WHAT YOU WILL DO
Output the listing verbatim, leaving out every picture.

──────

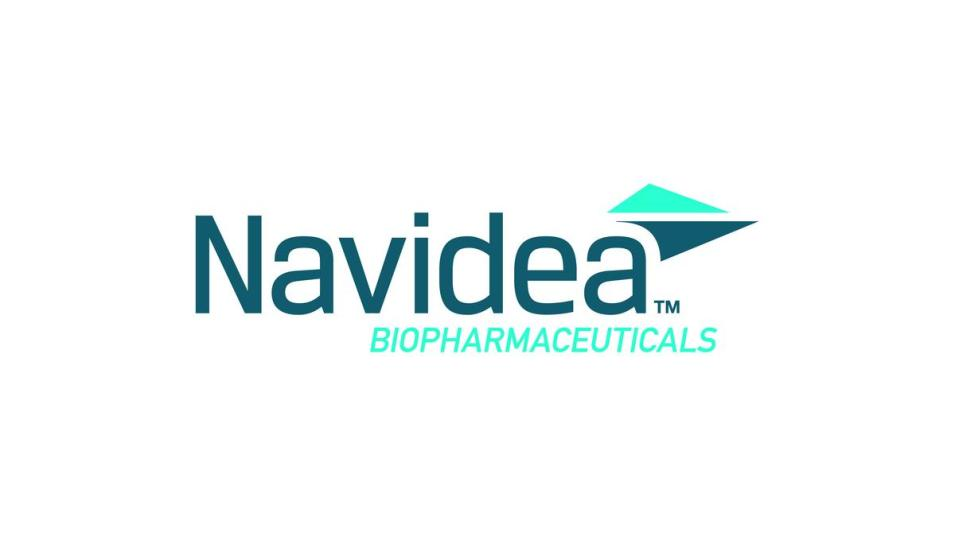 Navidea Biopharmaceuticals Inc. enacts reverse stock split ...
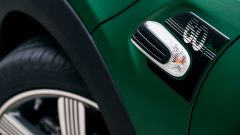 Mini 60 Years Edition, buon compleanno a un'icona british - Immagine: 6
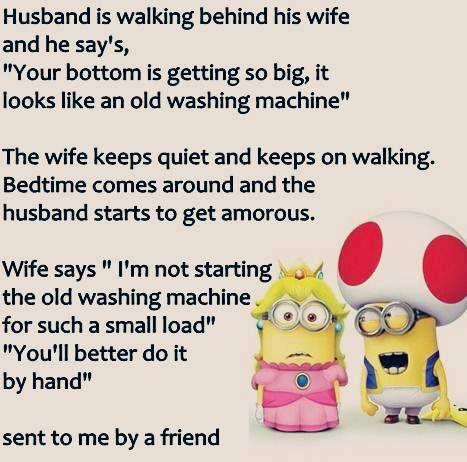 Husband joke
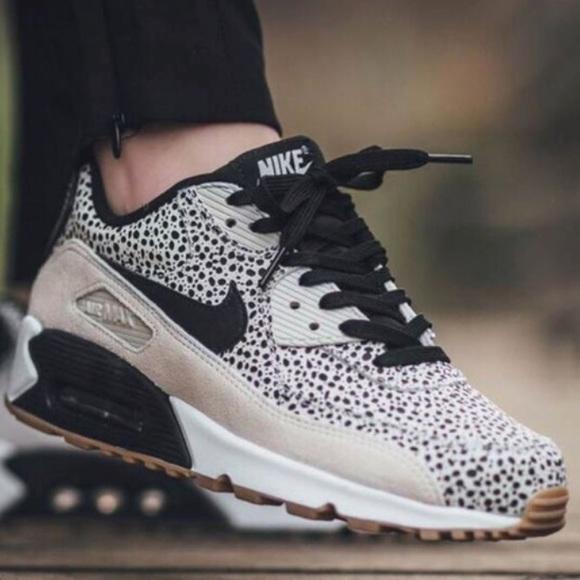 air max 90 leopard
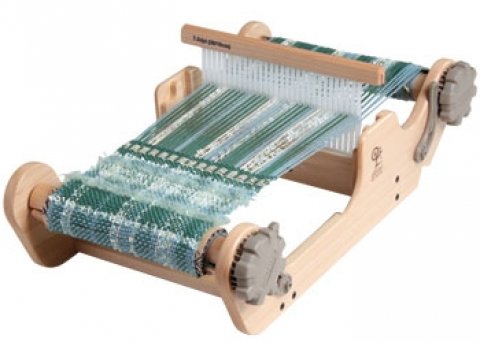 Ashford SampleIt Loom | Rigid Heddle Looms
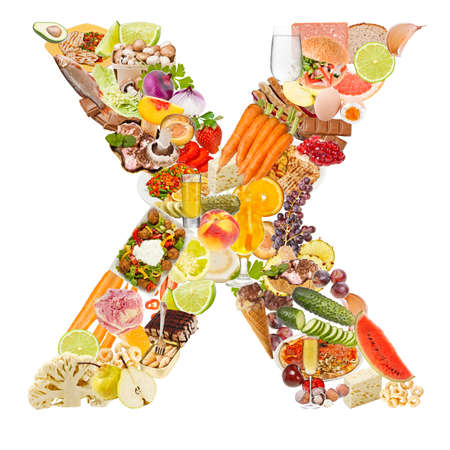 Letter X made of food isolated on white background photo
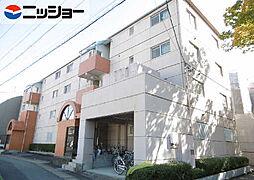 パラシオン町田[1階]の外観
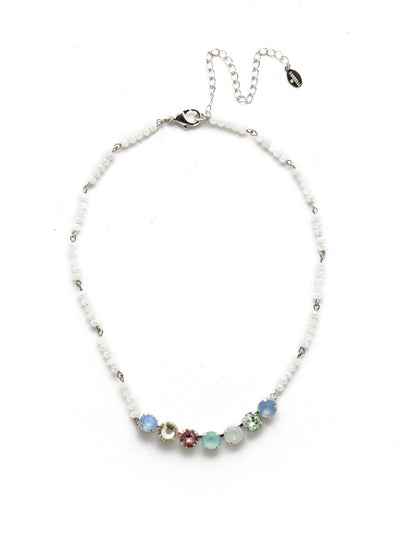 Aviva Tennis Necklace - NEK31RHSSU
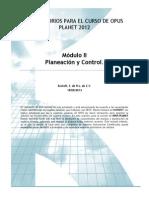 Manual OPUS Planeacion y Control 45
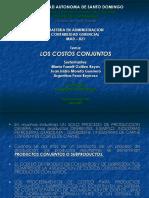 loscostosconjuntos-090710172042-phpapp01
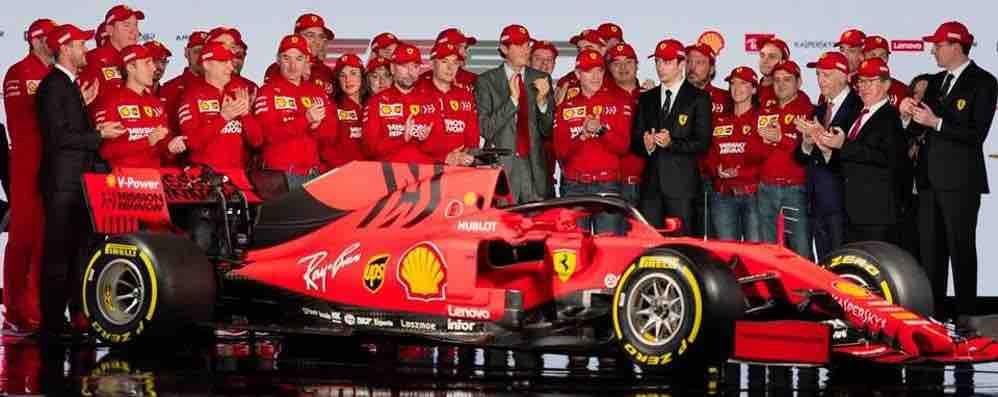 Quanto guadagna la Ferrari in F1: premi e sponsor, ecco il patrimonio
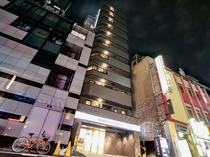 ◆ホテルリブマックス赤羽駅前 外観◆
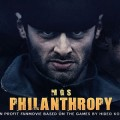 Metal Gear Solid Philanthropy - Banner 01
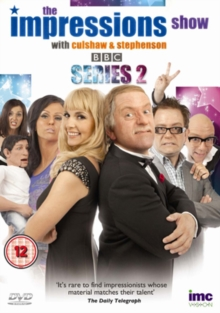 The Impressions Show With Culshaw and Stephenson: Series 2, DVD DVD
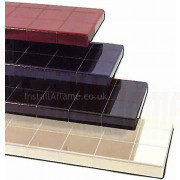 Tiled Hearth Available Colours.jpg
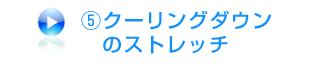 N[O_ẼXgb`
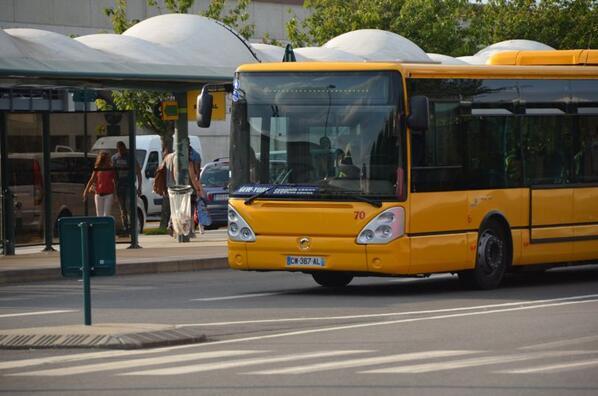 Pôle d'échanges multimodal de Marne-la-Vallée - Chessy (gares routières, SNCF et RATP) BOB0E9pCUAAkwcx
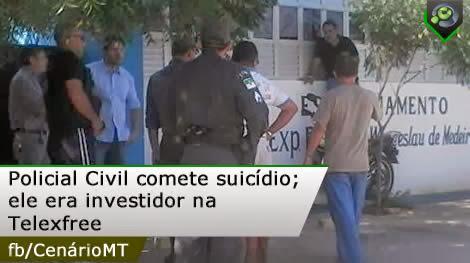 Um Policial Civil do Rio grande do Norte, que também figurava como investidor da Telexfree, cometeu suicídio no último dia 4.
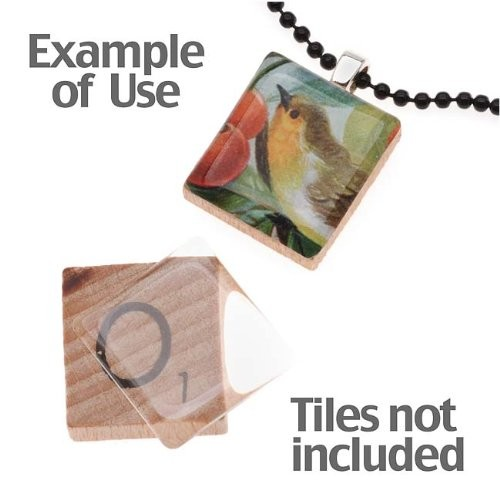 50 Epoxy Stickers - Fits Scrabble Tiles Or Pendants 18.5x20.4mm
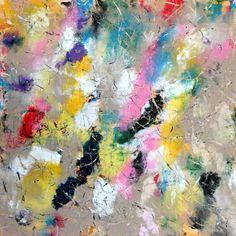 """Saatchi Art Artist Urbano Espinosa; #painting """"Vitaminas"""" #art #abstractart"""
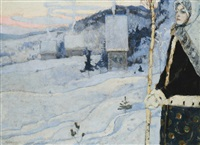winter by mikhail vasilievich nesterov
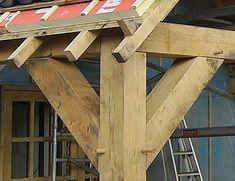 Voorbeeld project: Maatwerk tuinhuis in eikenhout - Van Aarle Houtbedrijf B.V. - Van Aarle Houtbedrijf B.V.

──────

EXERCISE SOLUTION
 Navidea Biopharmaceuticals Inc. enacts reverse stock split ...
 Mini 60 Years Edition, buon compleanno a un'icona british - Immagine: 6
 Husband joke
 air max 90 leopard
 Ashford SampleIt Loom | Rigid Heddle Looms
 Letter X made of food isolated on white background photo
 パラシオン町田[1階]の外観
 Aviva Tennis Necklace - NEK31RHSSU
 Manual OPUS Planeacion y Control 45
 loscostosconjuntos-090710172042-phpapp01
 Quanto guadagna la Ferrari in F1: premi e sponsor, ecco il patrimonio
 ◆ホテルリブマックス赤羽駅前 外観◆
 Metal Gear Solid Philanthropy - Banner 01
 The Impressions Show With Culshaw and Stephenson: Series 2, DVD DVD
 Tiled Hearth Available Colours.jpg
 N[O_ẼXgb`
 Pôle d'échanges multimodal de Marne-la-Vallée - Chessy (gares routières, SNCF et RATP) BOB0E9pCUAAkwcx
 Um Policial Civil do Rio grande do Norte, que também figurava como investidor da Telexfree, cometeu suicídio no último dia 4.
 50 Epoxy Stickers - Fits Scrabble Tiles Or Pendants 18.5x20.4mm
 """Saatchi Art Artist Urbano Espinosa; #painting """"Vitaminas"""" #art #abstractart"""
winter by mikhail vasilievich nesterov
 Voorbeeld project: Maatwerk tuinhuis in eikenhout - Van Aarle Houtbedrijf B.V. - Van Aarle Houtbedrijf B.V.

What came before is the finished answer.